In fact, Mary Smith is not even her real name.
But the shame that accompanies finding oneself in desperate need, even in the midst of a pandemic that has shuttered businesses and pushed unemployment rates to record highs, is so overwhelming that she asked KSL to protect her privacy.
“I am judgey,” she said. “When I wasn’t in this situation, I thought they brought it on themselves. You don’t intend on being a single mother of six children. I have two graduate degrees and I speak three foreign languages, and yet, this is the situation I find myself in.”
Smith had a job lined up, but the pandemic put it on hold. She hopes the limbo that she and her children have been living through will end soon.
But until it does, she’s inexpressibly grateful for Tuesday’s event hosted by Farmers Feeding Utah because it not only offered her family another delivery of groceries, but it offered them fresh, local food.

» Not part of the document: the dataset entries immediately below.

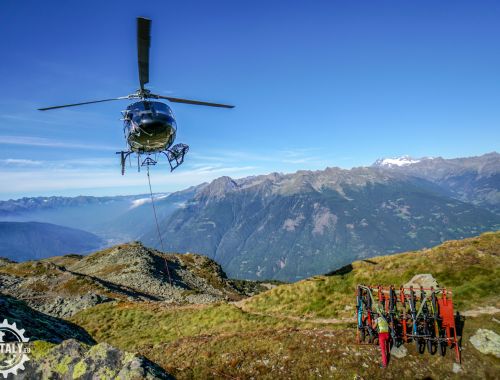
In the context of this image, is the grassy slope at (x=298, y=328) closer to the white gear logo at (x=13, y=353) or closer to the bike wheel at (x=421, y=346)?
the bike wheel at (x=421, y=346)

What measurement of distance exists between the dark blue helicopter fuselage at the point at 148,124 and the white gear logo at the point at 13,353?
16.5m

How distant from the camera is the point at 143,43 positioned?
14.8 meters

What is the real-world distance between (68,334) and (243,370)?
9.35 meters

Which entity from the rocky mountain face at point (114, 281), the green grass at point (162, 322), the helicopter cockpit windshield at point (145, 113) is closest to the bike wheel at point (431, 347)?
the green grass at point (162, 322)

“I appreciate very much that it was fresh, local food,” she said. “When you get food from the food pantry, at least one item is rotten, expired or inedible. Buy fresh, buy local if you can, but it’s not something you can really do when you’re on a tight budget.”

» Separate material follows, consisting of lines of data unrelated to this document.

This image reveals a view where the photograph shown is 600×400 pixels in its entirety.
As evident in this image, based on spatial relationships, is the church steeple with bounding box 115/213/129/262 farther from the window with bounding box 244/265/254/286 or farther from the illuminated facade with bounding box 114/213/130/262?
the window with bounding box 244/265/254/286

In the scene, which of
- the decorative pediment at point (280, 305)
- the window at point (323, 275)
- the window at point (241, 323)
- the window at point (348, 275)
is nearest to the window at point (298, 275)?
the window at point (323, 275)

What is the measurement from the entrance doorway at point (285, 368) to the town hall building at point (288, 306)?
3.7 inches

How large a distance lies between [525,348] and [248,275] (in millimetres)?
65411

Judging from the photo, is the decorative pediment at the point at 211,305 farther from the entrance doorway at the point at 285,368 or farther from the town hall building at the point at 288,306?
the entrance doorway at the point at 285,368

Michael Gibbons, vice president of the Cache County Farm Bureau, was one of those loading boxes into cars at the event that began with a giveaway from 8:30-10:30 a.m. in the parking lot of Maverik Stadium.

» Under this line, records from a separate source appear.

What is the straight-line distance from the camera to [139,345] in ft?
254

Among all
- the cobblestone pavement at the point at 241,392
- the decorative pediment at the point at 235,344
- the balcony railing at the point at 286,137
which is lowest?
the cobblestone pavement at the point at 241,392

“Everybody was so appreciative,” Gibbons said. “It was really a great experience. ... You could see people waiting for food, and then just a little bit of relief on their faces. It was a little bit of a bright spot.”
Farmers Feeding Utah is a nonprofit group created by the Utah Farm Bureau to help farmers and ranchers who had products they couldn’t sell after the pandemic fractured the supply chain in late March and early April, as well as Utahns who lost jobs or income because of the precautionary shutdowns of everything from movie theaters to restaurants.
Tuesday’s event, which began with the giveaway at Maverik Stadium and ended with a delivery to the Cache Community Food Pantry, is the second miracle project and fourth event for the organization that relies on donations from Utahns.
The program buys product from farmers and ranchers, helping them stay in business, and delivers it to communities in need. Their first miracle project was on the Navajo Nation last month, and they had massive support for those efforts. Donations have dipped a little, maybe in part because people are unaware how widespread the need remains in many Utah communities.
“I think some of us were feeling a little bit of fatigue yesterday,” said Ron Gibson, who was one of those who helped create the nonprofit to sustain farmers and families in need. “But today was so freaking cool. We had 450 cars come through at the football field — that’s 450 families helped.”
Another 100 families received boxes of donated food after a news conference at the Cache Community Food Pantry at 11 a.m.
“They’re just normal people who are having a hell of a hard time,” Gibson said.
In all, the program delivered 42,000 pounds of potatoes, 19,000 dozen eggs from Oakdell, 3,000 pounds of pork, and 20,000 pounds of beef. It also delivered $100,000 in dairy products like milk, including shelf-stable milk and cheese.
“This is the kind of food I would take home and feed to my family on a Sunday,” Gibson said. “It was so cool.”
Matt Whitaker, the director of the Cache Valley Community Pantry, said the event is a much-needed boost for their efforts, which normally feed about 130 families each week, but since COVID-19 have been helping about 175 families per week.
“It is significant for us,” Whitaker said. “We lost our food drives because of COVID. The Boy Scouts and post office food drives usually get us through the summer months. But we lost both of them to COVID, so this is really helpful.”
They’re just normal people who are having a hell of a hard time.
–Ron Gibson, who helped create Farmers Feeding Utah
Those who receive help from the pantry must meet certain financial requirements. But Tuesday’s giveaway was a no-questions-asked opportunity for families to enjoy a bit of help.
“They’ve been really great to work with,” Whitaker said. “What they offered — eggs, milk, meat and potatoes — they’re all in high demand. It’s a very good offering, and we’re grateful.”
Gibbons said he’s worried the need will only grow, especially after state epidemiologist Dr. Angela Dunn said the state should consider moving back to orange (extremely limiting to businesses and public gatherings) if daily coronavirus case counts don’t drop below 200 per day by July 1.
“I am a little nervous,” Gibbons said, noting that he sees need growing through his experiences as a member of The Church of Jesus Christ of Latter-day Saints. “Now we’re starting to see people who typically don’t need help. But as this has gone on, they’ve needed a little help. And they’re very appreciative to receive it.”
Finding a way for Utahns to help each other, Gibbons said, is “genius.”
“It helps everybody all the way around,” he said. “It’s just a really great program.”